Data in this exercise
★ ★ ★
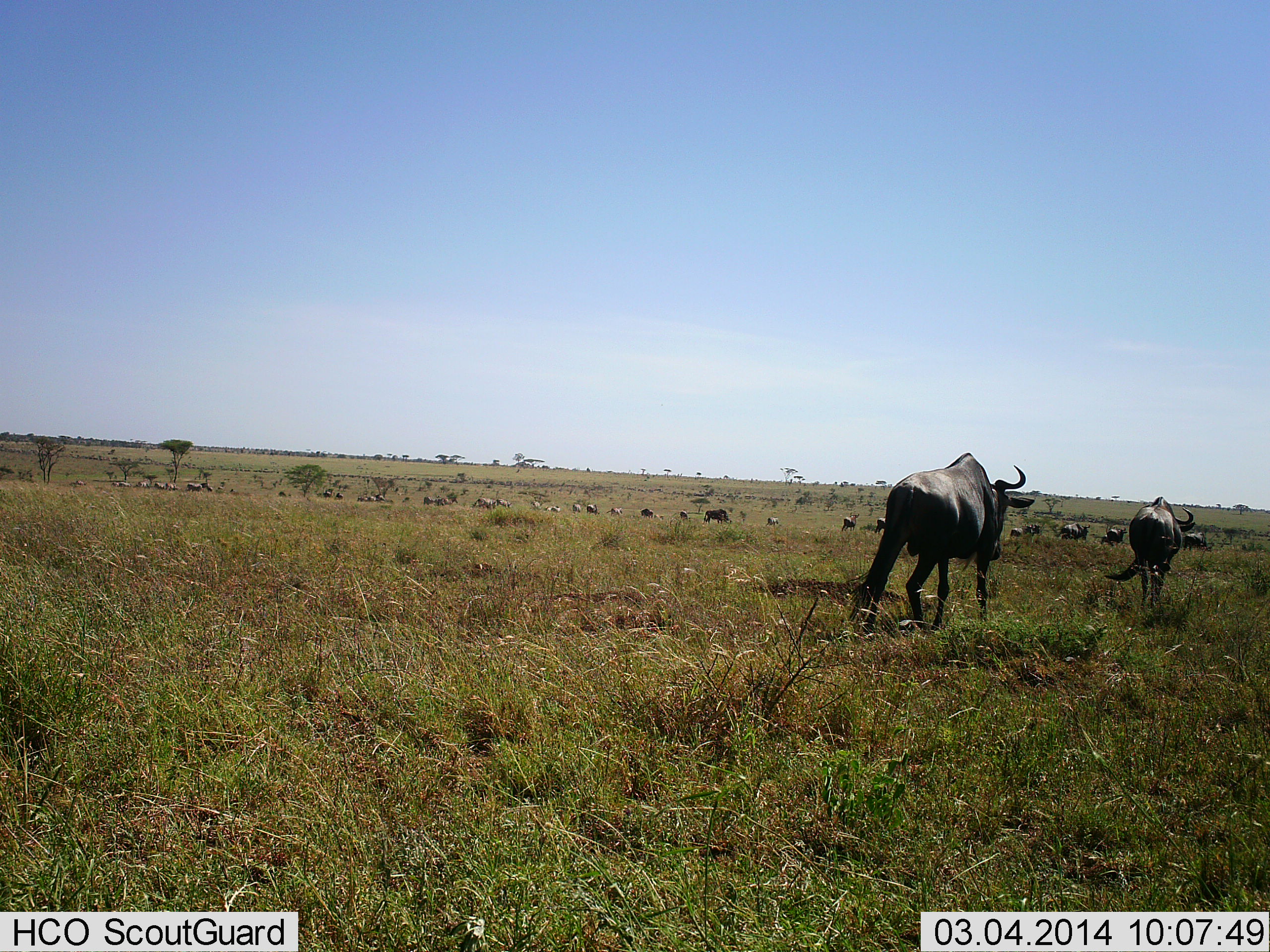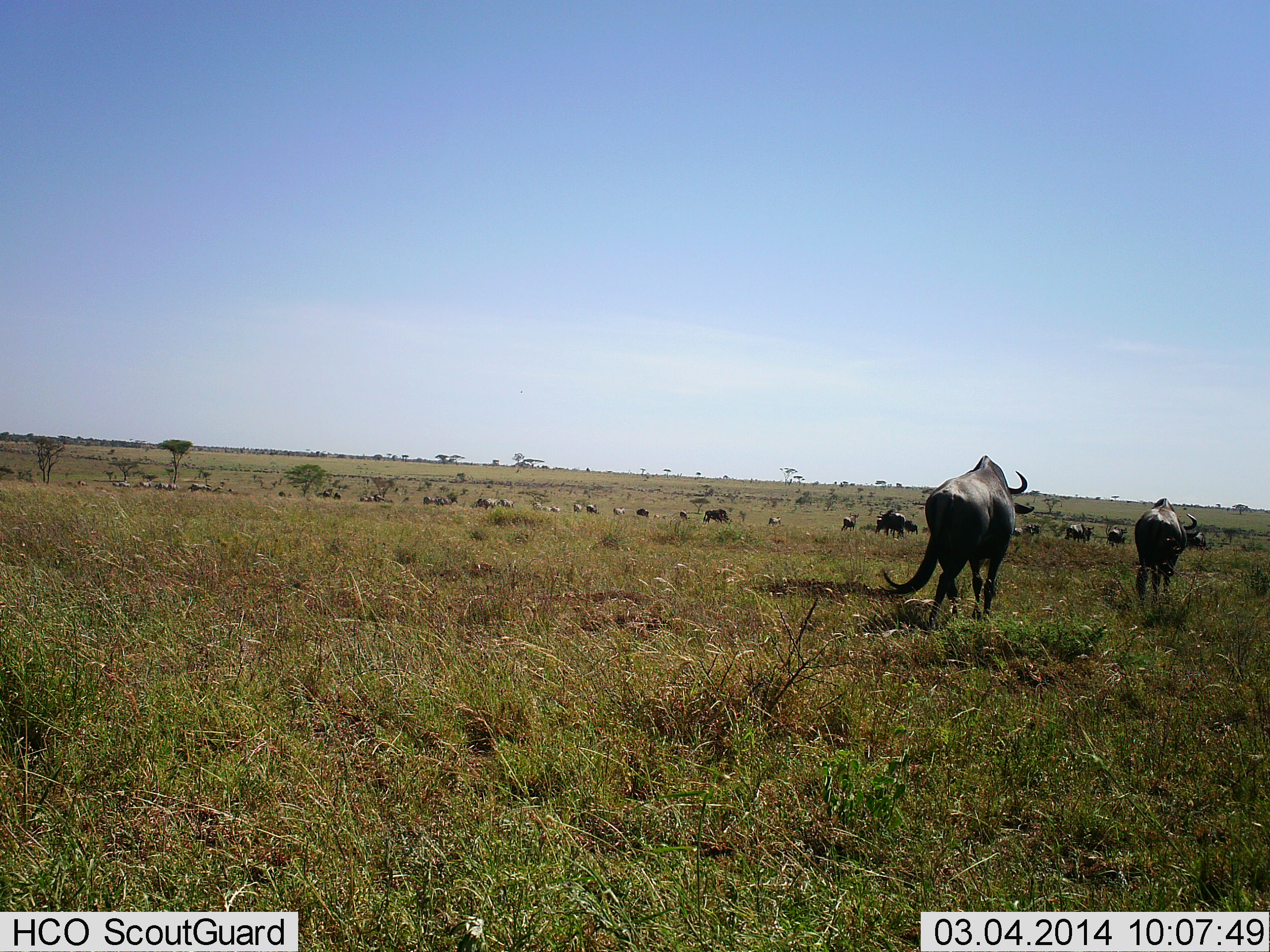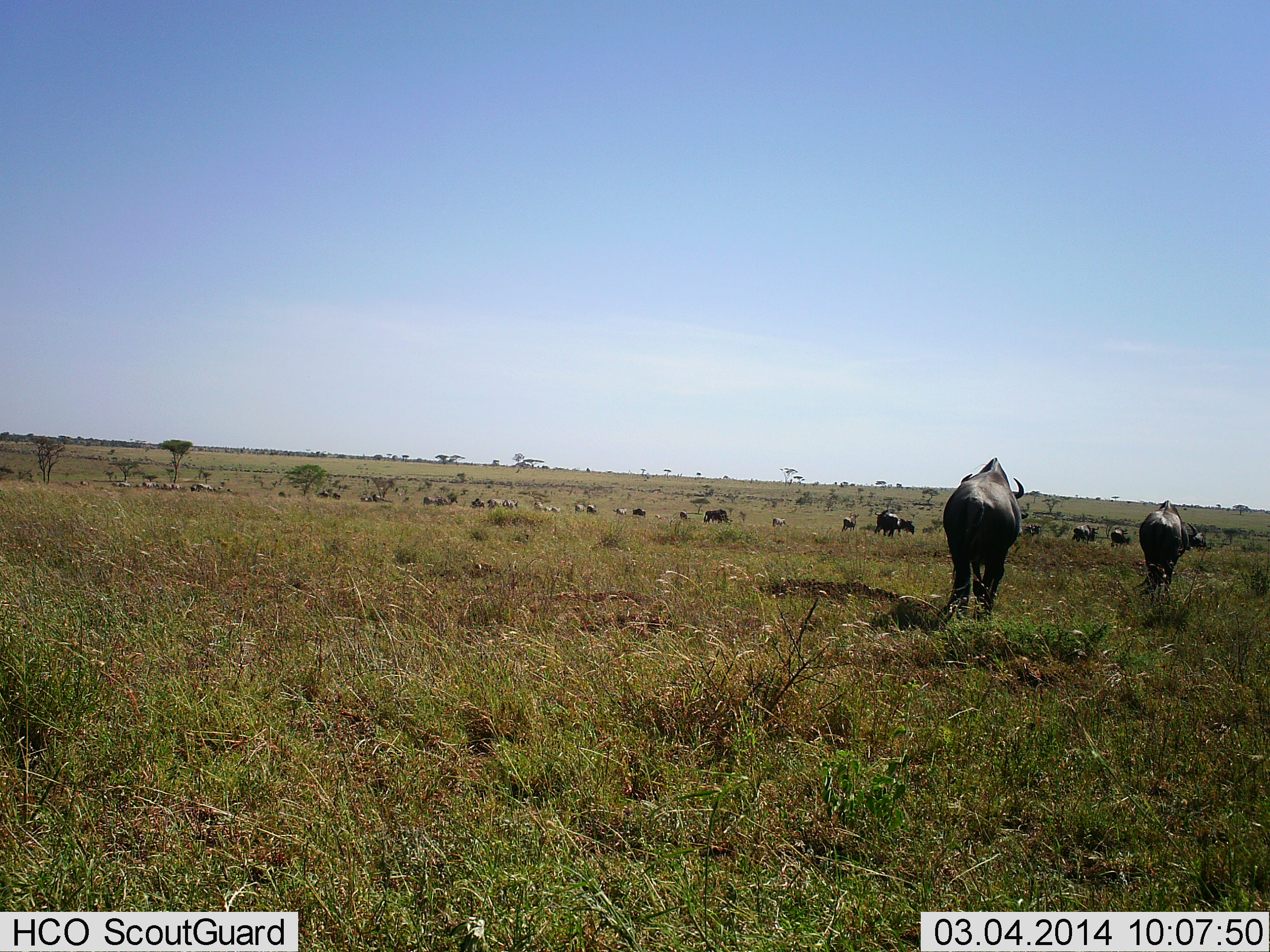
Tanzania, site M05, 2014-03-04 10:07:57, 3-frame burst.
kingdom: Animalia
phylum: Chordata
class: Mammalia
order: Artiodactyla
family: Bovidae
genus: Connochaetes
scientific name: Connochaetes taurinus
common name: blue wildebeest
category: wildebeest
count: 11-50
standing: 35%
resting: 9%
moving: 88%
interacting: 5%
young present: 0%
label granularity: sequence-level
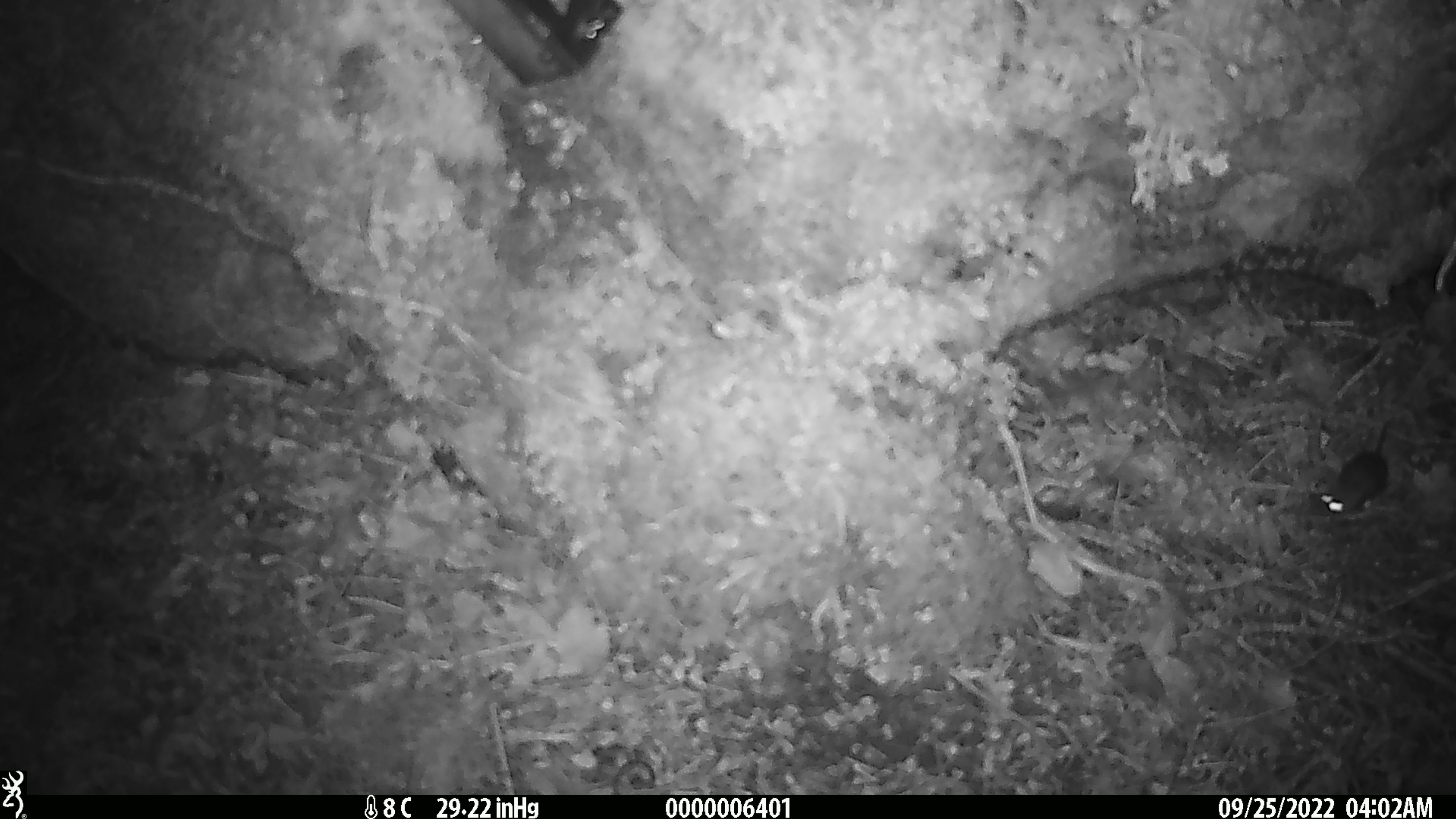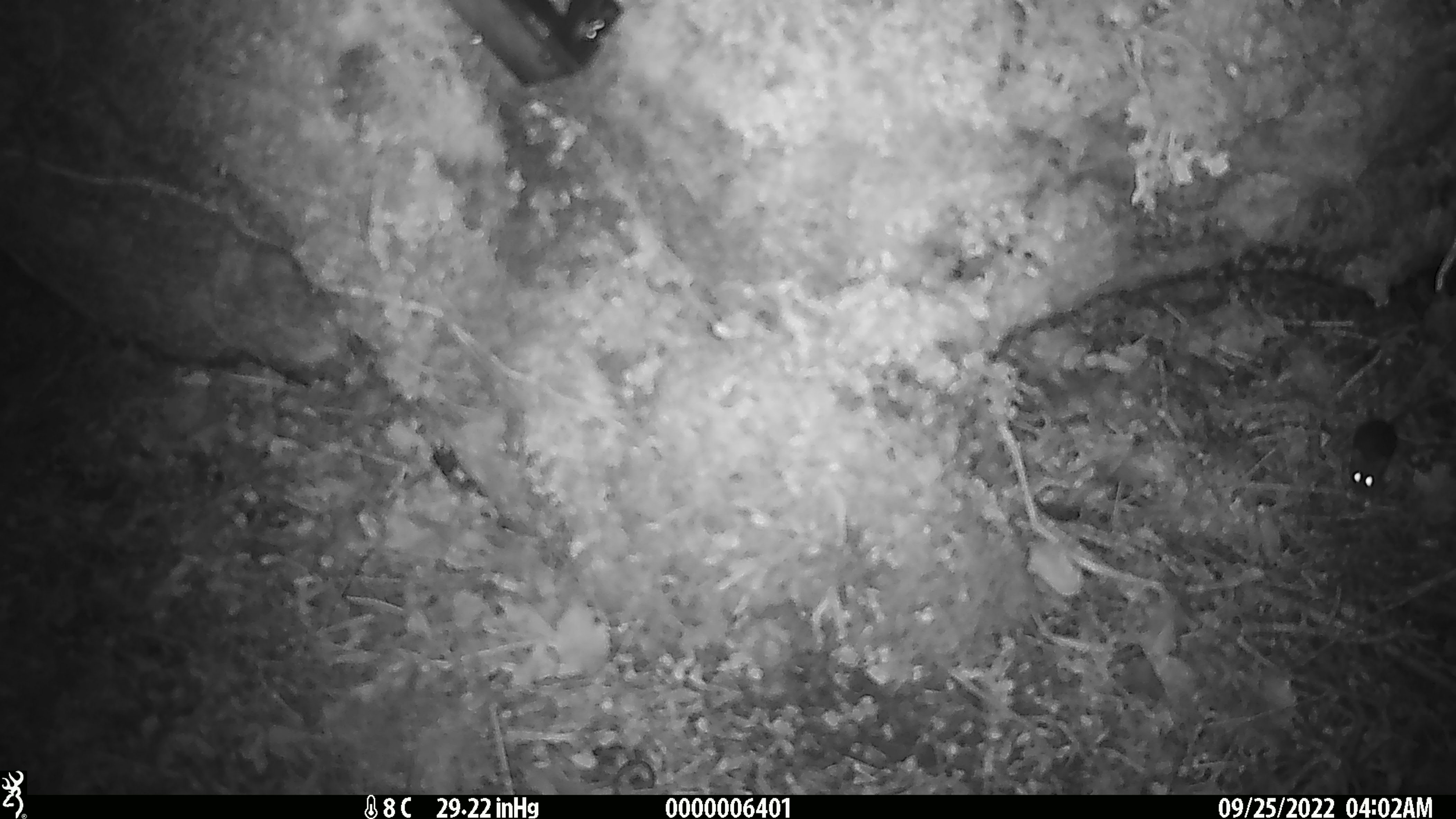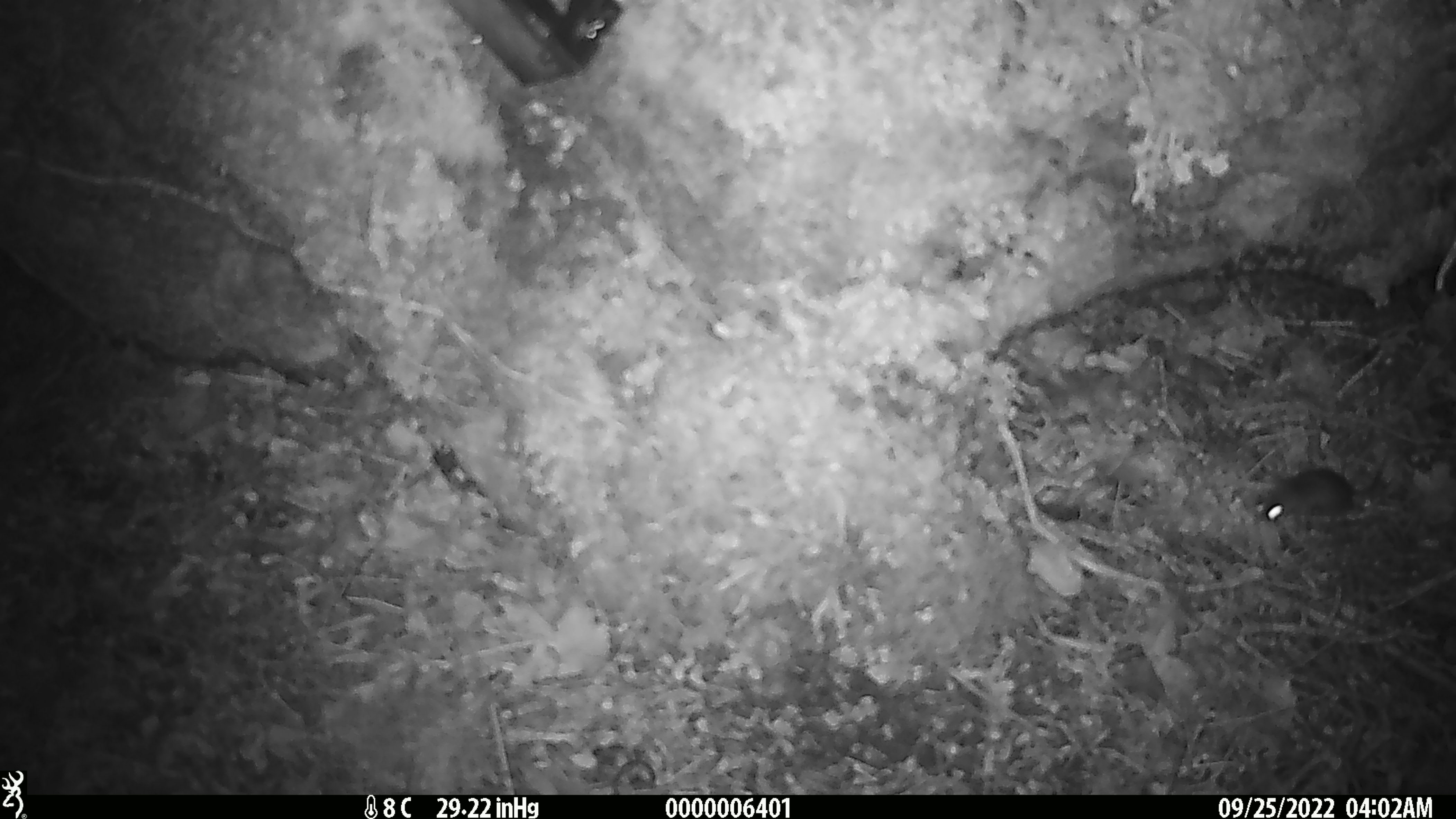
★ ★ ★
Assignment
Extract the lines exactly, please: the first line of the listing, the line with "young present: 0%", and every line between them, but no pictures.

Task result
Tanzania, site M05, 2014-03-04 10:07:57, 3-frame burst.
kingdom: Animalia
phylum: Chordata
class: Mammalia
order: Artiodactyla
family: Bovidae
genus: Connochaetes
scientific name: Connochaetes taurinus
common name: blue wildebeest
category: wildebeest
count: 11-50
standing: 35%
resting: 9%
moving: 88%
interacting: 5%
young present: 0%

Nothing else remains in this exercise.